==== EXTRACTED RECORDS ====

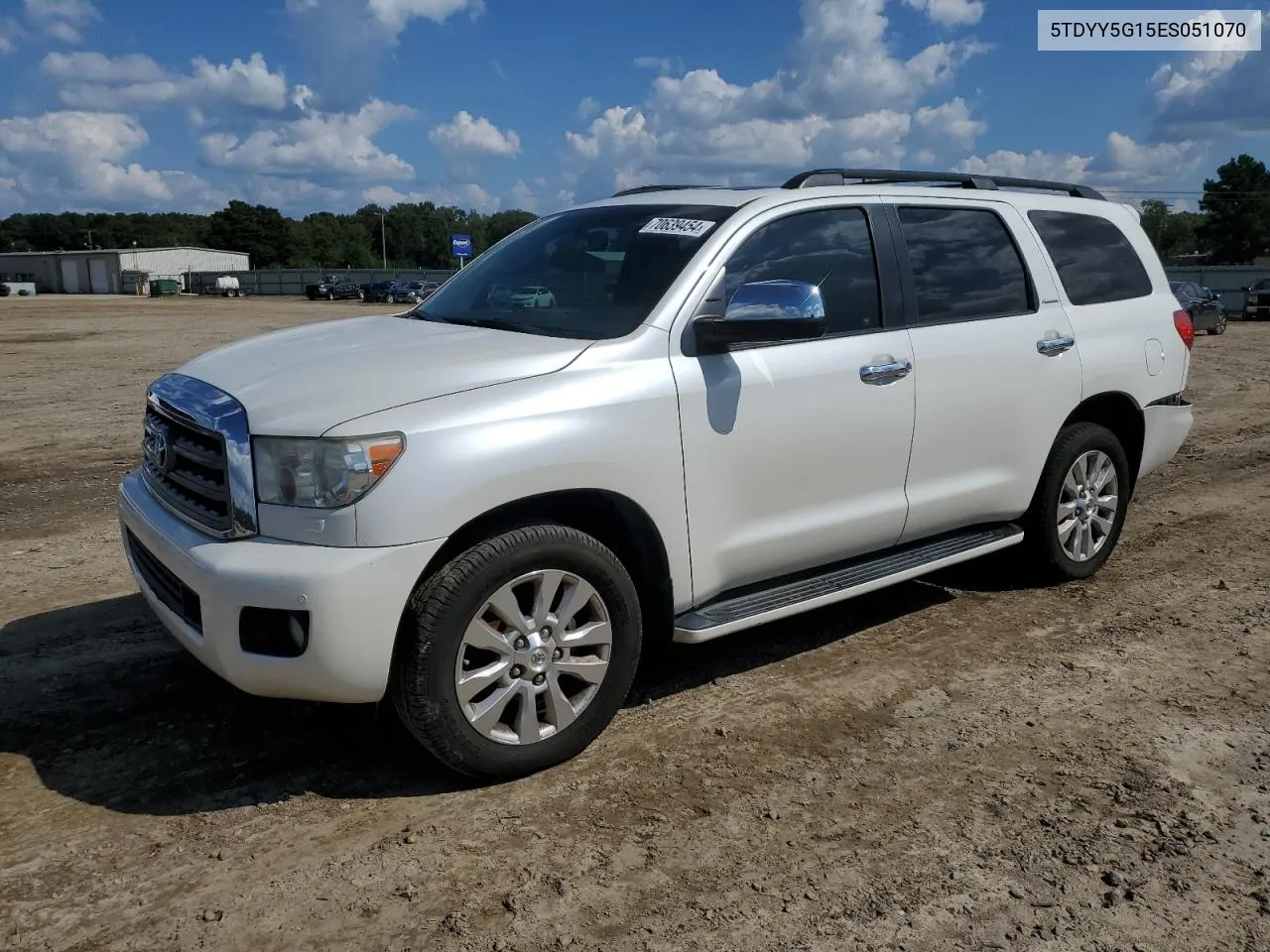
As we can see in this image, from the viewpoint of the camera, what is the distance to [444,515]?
3.21 metres

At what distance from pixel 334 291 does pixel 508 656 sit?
240 feet

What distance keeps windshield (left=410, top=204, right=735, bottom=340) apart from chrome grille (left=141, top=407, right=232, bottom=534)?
121cm

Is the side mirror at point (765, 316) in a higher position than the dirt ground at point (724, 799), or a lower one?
higher

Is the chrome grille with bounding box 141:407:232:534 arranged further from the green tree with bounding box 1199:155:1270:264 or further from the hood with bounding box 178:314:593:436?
the green tree with bounding box 1199:155:1270:264

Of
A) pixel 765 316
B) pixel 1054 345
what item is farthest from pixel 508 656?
pixel 1054 345

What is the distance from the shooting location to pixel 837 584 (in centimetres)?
429

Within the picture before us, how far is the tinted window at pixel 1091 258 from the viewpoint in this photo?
5.37 meters

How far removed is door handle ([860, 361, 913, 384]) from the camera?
431cm

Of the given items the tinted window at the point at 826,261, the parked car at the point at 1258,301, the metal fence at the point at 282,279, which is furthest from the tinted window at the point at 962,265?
the metal fence at the point at 282,279

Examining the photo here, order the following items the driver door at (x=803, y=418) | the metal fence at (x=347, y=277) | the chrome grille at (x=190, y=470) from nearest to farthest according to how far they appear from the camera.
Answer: the chrome grille at (x=190, y=470) → the driver door at (x=803, y=418) → the metal fence at (x=347, y=277)

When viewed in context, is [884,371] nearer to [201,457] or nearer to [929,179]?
[929,179]

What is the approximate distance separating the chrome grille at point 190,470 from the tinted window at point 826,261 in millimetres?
1928

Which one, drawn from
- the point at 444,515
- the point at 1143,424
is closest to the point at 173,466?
the point at 444,515

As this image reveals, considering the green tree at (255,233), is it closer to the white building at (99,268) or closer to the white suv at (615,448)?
the white building at (99,268)
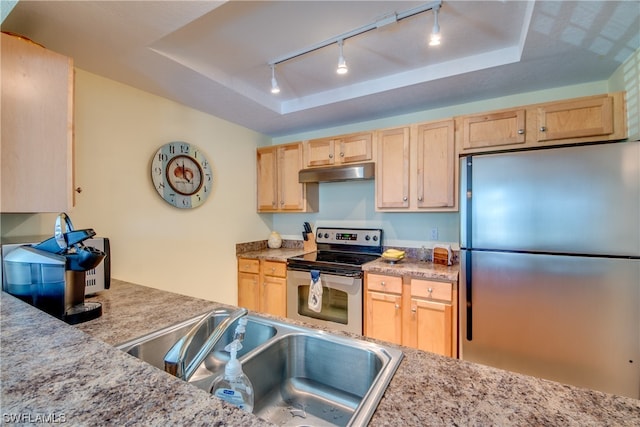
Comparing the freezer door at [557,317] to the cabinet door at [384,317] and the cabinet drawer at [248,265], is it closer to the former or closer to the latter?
the cabinet door at [384,317]

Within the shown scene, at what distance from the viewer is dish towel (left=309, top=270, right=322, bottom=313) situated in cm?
240

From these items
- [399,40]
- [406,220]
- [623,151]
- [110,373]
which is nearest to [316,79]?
[399,40]

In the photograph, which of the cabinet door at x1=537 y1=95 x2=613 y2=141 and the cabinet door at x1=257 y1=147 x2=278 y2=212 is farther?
the cabinet door at x1=257 y1=147 x2=278 y2=212

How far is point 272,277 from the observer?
9.14 feet

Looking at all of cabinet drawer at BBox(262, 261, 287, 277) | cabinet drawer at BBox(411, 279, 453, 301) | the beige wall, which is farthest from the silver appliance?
cabinet drawer at BBox(411, 279, 453, 301)

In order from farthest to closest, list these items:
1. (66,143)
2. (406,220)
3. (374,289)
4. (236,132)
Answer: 1. (236,132)
2. (406,220)
3. (374,289)
4. (66,143)

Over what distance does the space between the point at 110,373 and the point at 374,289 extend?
1.92 metres

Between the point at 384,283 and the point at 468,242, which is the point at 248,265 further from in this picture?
the point at 468,242

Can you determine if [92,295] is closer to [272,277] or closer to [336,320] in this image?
[272,277]

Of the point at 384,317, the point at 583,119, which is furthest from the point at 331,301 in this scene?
the point at 583,119

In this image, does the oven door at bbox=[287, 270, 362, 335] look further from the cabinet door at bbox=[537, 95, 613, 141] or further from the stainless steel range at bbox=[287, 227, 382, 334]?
the cabinet door at bbox=[537, 95, 613, 141]

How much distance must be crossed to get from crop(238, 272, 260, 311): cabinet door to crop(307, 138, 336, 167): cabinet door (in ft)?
4.53

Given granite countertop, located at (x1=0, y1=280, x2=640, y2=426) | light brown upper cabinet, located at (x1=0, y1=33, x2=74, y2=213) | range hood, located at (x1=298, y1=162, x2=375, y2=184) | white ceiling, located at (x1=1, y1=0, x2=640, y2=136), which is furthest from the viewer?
range hood, located at (x1=298, y1=162, x2=375, y2=184)

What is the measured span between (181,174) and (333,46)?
166 centimetres
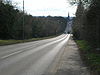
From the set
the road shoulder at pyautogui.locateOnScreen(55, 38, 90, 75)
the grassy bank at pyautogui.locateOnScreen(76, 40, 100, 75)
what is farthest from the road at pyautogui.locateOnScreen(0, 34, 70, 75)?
the grassy bank at pyautogui.locateOnScreen(76, 40, 100, 75)

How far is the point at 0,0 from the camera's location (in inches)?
2269

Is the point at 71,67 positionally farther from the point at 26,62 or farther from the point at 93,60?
the point at 26,62

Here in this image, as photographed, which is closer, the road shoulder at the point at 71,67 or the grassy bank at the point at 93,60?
the grassy bank at the point at 93,60

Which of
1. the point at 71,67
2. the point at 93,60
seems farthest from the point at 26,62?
the point at 93,60

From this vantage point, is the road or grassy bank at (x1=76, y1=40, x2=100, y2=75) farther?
the road

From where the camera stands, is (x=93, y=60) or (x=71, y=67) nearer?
(x=71, y=67)

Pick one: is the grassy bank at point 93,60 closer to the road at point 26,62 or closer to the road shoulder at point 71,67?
the road shoulder at point 71,67

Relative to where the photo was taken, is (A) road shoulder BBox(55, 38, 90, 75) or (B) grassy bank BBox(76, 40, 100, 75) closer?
(B) grassy bank BBox(76, 40, 100, 75)

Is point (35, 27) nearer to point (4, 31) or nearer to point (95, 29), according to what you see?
point (4, 31)

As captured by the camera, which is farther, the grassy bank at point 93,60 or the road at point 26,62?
the road at point 26,62

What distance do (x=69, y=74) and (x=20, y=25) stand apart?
64549 mm

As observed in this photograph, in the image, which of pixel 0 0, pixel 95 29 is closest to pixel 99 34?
pixel 95 29

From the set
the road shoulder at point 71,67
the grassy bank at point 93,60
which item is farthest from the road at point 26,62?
the grassy bank at point 93,60

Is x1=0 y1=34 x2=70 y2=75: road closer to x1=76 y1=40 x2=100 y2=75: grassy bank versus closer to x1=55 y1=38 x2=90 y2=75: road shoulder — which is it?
x1=55 y1=38 x2=90 y2=75: road shoulder
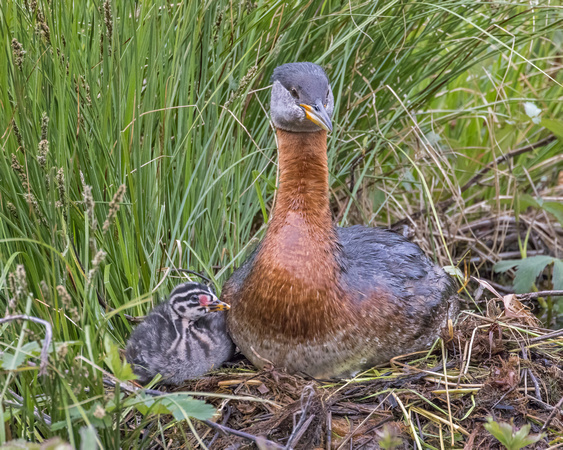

====

**WORK TO BE COMPLETED**
Format the lines starting at the one containing "As observed in" and ending at the end of the records as a Markdown table with the columns No. and Line. Number each row, and leave out blank lines and pictures.

**FULL SOLUTION**
| No. | Line |
|---|---|
| 1 | As observed in this photograph, in the image, which of pixel 0 0, pixel 95 29 is closest to pixel 99 34? |
| 2 | pixel 95 29 |
| 3 | From the set |
| 4 | the road shoulder at point 71,67 |
| 5 | the grassy bank at point 93,60 |
| 6 | which item is farthest from the road at point 26,62? |
| 7 | the grassy bank at point 93,60 |
| 8 | Is x1=0 y1=34 x2=70 y2=75: road closer to x1=76 y1=40 x2=100 y2=75: grassy bank versus closer to x1=55 y1=38 x2=90 y2=75: road shoulder — which is it? |
| 9 | x1=55 y1=38 x2=90 y2=75: road shoulder |